Best Investment Strategies To Battle Coming Inflation

inflationSasha Cekerevac: The S&P 500 (NYSEARCA:SPY) may be entering bubble-like territory: that’s what I’ve been writing for the past few months.

Now, it appears as though I’m not the only one who’s worried about asset classes beginning to form bubbles from the excess money printing. 2013 Nobel Prize-winner Robert Shiller also recently stated that he is concerned that prices have risen far too quickly across many asset classes, from real estate to stocks.

As I’ve written several times over the past couple of months, investing in stocks at these elevated levels is quite risky. My belief is that much of the upward move in the S&P 500 has been primarily based on the liquidity (money printing) being pumped by the Federal Reserve.
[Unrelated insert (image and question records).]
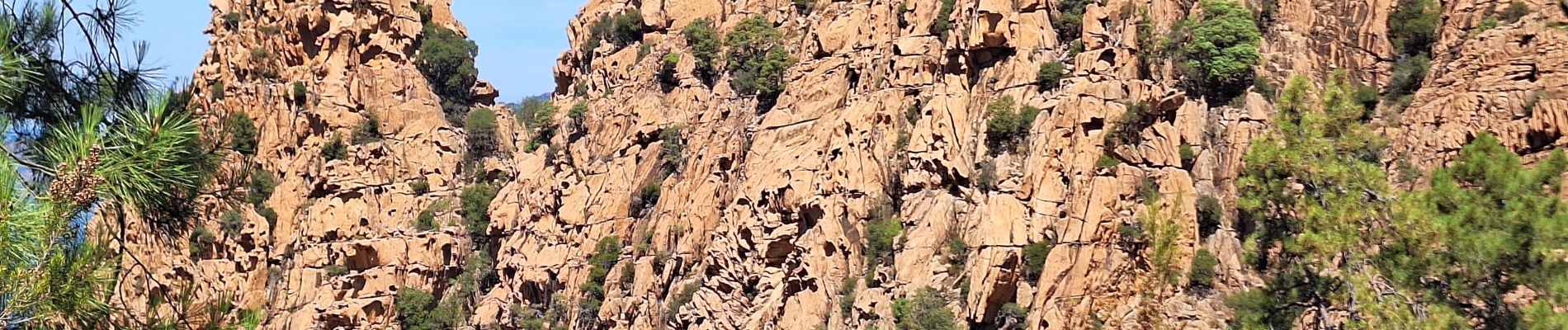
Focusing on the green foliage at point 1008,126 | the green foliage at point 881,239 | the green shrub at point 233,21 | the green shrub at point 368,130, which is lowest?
the green foliage at point 881,239

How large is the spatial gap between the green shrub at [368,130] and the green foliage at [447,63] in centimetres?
371

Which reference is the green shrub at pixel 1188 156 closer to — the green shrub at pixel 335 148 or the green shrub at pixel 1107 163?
the green shrub at pixel 1107 163

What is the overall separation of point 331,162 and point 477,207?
244 inches

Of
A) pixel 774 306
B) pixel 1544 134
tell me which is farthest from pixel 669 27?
pixel 1544 134

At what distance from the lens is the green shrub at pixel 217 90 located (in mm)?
60312

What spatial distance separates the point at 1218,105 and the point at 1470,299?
16.1 metres

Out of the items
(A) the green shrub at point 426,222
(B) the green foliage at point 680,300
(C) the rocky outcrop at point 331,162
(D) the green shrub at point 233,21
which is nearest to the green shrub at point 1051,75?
(B) the green foliage at point 680,300

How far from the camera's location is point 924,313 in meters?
39.2

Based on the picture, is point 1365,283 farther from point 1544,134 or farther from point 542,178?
point 542,178

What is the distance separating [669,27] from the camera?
187 ft

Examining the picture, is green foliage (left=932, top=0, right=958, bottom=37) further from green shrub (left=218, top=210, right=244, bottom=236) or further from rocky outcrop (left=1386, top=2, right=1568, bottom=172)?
green shrub (left=218, top=210, right=244, bottom=236)

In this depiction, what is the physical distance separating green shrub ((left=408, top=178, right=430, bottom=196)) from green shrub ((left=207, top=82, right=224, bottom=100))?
8.83m

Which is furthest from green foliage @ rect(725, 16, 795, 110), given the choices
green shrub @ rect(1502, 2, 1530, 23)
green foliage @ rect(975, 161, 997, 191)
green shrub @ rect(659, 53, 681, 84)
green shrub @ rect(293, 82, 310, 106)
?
green shrub @ rect(1502, 2, 1530, 23)

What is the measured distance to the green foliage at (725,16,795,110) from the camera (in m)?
50.8
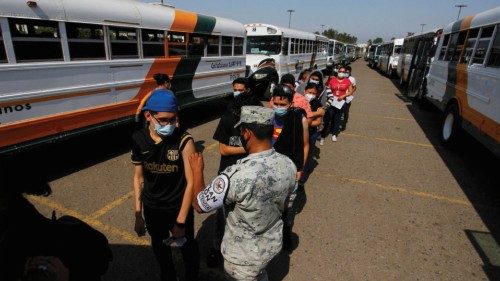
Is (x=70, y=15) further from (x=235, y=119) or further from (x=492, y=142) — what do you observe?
(x=492, y=142)

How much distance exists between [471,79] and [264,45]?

Investing in stocks with this premise can only work for the very short-term trader who’s quick enough to get out when the tide begins to turn.
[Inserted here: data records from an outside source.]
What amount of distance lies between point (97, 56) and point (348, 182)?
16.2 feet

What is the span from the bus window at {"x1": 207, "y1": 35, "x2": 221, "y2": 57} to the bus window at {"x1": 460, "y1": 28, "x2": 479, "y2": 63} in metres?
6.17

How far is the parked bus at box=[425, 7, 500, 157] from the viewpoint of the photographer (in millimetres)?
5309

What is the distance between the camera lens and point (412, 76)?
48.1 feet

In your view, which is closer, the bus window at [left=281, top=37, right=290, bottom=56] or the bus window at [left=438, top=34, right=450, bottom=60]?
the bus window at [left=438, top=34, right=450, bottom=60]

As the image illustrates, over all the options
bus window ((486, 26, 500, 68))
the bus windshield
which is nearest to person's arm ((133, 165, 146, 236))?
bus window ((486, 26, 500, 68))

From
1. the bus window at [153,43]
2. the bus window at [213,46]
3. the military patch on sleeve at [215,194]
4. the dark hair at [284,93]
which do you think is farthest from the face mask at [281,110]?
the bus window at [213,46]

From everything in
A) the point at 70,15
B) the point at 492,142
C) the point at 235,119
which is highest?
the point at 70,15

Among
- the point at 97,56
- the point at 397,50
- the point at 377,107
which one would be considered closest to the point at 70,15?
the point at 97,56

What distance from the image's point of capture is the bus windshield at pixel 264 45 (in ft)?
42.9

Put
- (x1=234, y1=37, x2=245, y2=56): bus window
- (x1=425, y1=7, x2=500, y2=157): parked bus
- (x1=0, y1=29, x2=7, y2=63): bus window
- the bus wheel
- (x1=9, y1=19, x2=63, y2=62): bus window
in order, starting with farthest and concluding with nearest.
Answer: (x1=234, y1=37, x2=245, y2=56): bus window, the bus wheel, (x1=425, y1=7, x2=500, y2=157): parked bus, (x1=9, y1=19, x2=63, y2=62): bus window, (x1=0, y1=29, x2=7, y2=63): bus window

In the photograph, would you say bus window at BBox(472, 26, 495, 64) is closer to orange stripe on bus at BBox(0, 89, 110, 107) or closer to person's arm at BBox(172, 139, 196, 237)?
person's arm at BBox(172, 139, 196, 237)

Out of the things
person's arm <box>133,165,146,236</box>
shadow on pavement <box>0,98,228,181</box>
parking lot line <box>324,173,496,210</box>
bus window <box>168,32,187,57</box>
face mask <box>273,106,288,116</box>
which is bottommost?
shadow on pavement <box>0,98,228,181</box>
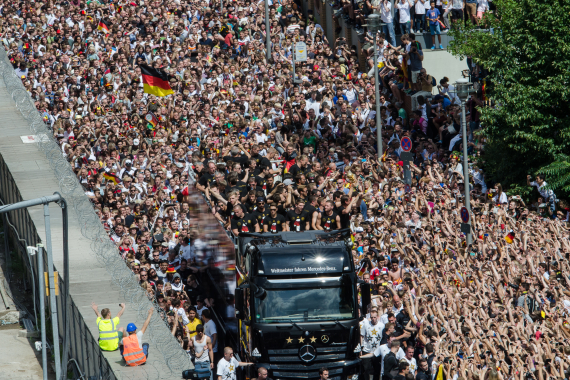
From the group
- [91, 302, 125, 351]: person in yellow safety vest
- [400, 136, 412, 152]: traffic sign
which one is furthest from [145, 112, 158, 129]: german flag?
[91, 302, 125, 351]: person in yellow safety vest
Because people are not investing in stocks based on actual fundamentals right now, one can’t expect the value in the S&P 500 to remain elevated once there’s a change in monetary policy, since much of the move has been artificially supported.

Let’s take a look at how the S&P 500 has been affected by monetary policy over the past few years, and how investing in stocks at the current level is becoming increasingly risky.

S&P Large Cap Index Chart

Chart courtesy of www.StockCharts.com

The first quantitative easing program by the Federal Reserve lasted from December 2008 until March 2010. This period is not shown on the chart above, as one could argue that the S&P 500 became extremely oversold and that investing in stocks for the long-term made sense at that point, regardless of the Federal Reserve’s policy.

The second round of quantitative easing (QE2) by the Federal Reserve began in November 2010 and lasted until June 2011. As you can see in the chart above, following the completion of the Federal Reserve’s QE2 in the summer of 2011, the S&P 500 sold off into the fall.

“Operation Twist” began during the end of September 2011 and was originally scheduled to end in June 2012. However, the Federal Reserve extended this program until the end of 2012.

And finally, we get to the third round of quantitative easing (QE3) by the Federal Reserve, which began in September of 2012 with the purchase of $40.0 billion per month of mortgage-backed securities. In December of 2012, the Federal Reserve expanded QE3 to include the purchase of $45.0 billion per month of Treasury securities.

Investing in stocks throughout this time period clearly benefited shareholders, as the Federal Reserve pumped an exorbitant amount of new money into the market. The S&P 500 continued to power higher, only selling off when each monetary policy initiative was completed.